梅や、木蓮、りんごやチェリー、様々な花が咲き始め、本格的な春の訪れを感じます。私がインターンしているファームでもようやくビニールハウスで育てているサラダミックスやラディッシュの収穫が始まり、フレッシュな野菜が食べられるようになりました。
アスパラガスも夕方の散歩のときに両手いっぱいに抱えきれないほど収穫。
アスパラガスは、一度植えると、その翌年からアスパラガスが毎年収穫できるので、春になると、毎年フレッシュなアスパラガスが。
さらに成長のスピードが早く、一日で10センチ程成長します。朝と夕方と二回、毎日収穫しないと、どんどんと成長してしまいます。また、その成長スピードのためもあり、収穫後も成長しようとしてしまうので、すぐに食べないと栄養価も美味しさも失われてしまいます。
オーガニックで新鮮なアスパラガスは、ほんとうに絶品。

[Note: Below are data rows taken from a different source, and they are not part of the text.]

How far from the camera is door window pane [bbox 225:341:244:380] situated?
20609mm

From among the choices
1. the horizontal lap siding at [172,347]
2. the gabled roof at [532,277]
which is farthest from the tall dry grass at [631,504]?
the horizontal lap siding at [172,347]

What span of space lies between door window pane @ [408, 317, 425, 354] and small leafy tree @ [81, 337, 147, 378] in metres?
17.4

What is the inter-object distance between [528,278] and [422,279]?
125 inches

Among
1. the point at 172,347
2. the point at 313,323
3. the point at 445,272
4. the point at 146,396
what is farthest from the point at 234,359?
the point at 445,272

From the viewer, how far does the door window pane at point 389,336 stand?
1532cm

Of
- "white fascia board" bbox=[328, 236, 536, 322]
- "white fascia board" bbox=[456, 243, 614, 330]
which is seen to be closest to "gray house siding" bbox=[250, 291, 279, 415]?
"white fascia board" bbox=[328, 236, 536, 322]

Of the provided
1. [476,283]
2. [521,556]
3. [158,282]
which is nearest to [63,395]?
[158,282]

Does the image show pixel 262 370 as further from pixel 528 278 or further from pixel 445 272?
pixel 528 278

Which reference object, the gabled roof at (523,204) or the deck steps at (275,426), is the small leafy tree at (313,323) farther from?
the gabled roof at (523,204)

さらに、長い冬の後の新鮮な生の野菜・・
採れたてアスパラガスと、ベビーリーフ、ラディッシュサラダのランチを食べたのですが・・
もう、至福。
思わず「美味しいーー!」と感動して、一口一口有り難く、噛み締めながら、体全体が、「このフレッシュな野菜が欲しかった!」と喜んでいるのを感じて、改めて、体が「初夏」の季節に適応してきたことを感じました。
特にここウィスコンシンでは、季節がはっきりとしていて気温差も大きいため、冬のビニールハウス栽培は厳しく、ファーマーズマーケットで得られる野菜の種類もかなり限られてきます。
冬には冬に適応した野菜が。
春には春の野菜が。
都市に住んでるときは、季節の変化をダイレクトに感じる機会が少ないと、旬の野菜の体へのインパクトを感じる機会が少なかったかもしれません。気温や天候が変わっていくとともに、体もその変化に順応していっていて、その体の季節の調節がちょうど変わったように感じました。

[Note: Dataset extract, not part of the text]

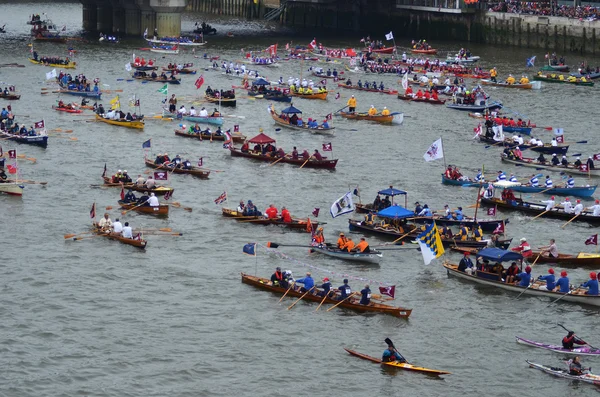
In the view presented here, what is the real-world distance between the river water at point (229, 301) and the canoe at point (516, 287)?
1.55 feet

もう日本で葉山菜の季節は過ぎましたが、春の冬に溜まった老廃物を排除するデトックス効果など、夏の水分をたっぷり含んだ野菜など・・
日本では、温室栽培なども盛んで、年中どんな野菜でも手に入り、旬が分かりにくくなった、とも言われていますが、やはり「旬」の野菜というのは、栄養価が高く、美味しいというだけでなく、そのときの気候に適応するために必要な要素がたっぷりと含まれているのだなぁと改めて感じました。
ウィスコンシン州に引っ越して約1年になりますが、通年ファーマーズマーケットがある地域に住んでいて、地元の農家さんからオーガニック野菜を買うことができるので、自然とその地域で育てられない、天候に適応しない食べ物を食べることが減ってきたため、余計に、「旬」の野菜の有り難みを感じたのかもしれません。
確かに色々な野菜が、欲しいときに手にはいるのは、「便利」ですが、その「便利」さにより失われているものも多いような気がします。
「旬」を楽しむ、ということは、その「限られた」時期を楽しみ、そのときの天候や環境をそのままに受け入れ、その中に楽しみを見つけることだと思います。
いつでもその便利さが環境にいると、その「特別さ」は失われてしまいます。でも、その季節によってそれぞれの良さがあり、逆に言うと欠点があります。
その欠点をねじ曲げて「便利な」生活をしようとすることによって、失われているものもあるような気がします。「旬」や、「地域で育てられた野菜」を食べるということは、私が思っていた以上に大きな影響を与えていて、体がその地域の天候や気候に順応することに
役立つのだな、と改めて。
あえて「不便利」な生活を選ぶということで見えてくることがたくさんあるのではないでしょうか。
少し時間をかけて料理してみる、
ゼロから自分で作る、
地元の野菜販売所やファーマーズマーケットに行って
旬の野菜を買う、
なるべく電子レンジなどは使わないなど。。
「便利な」生活によって見逃していたことを
見つけるかもしれません。
時間がある週末にだけでも、ぜひ
身の回りの「旬」、自然の変化に耳を傾けてみてくださいね。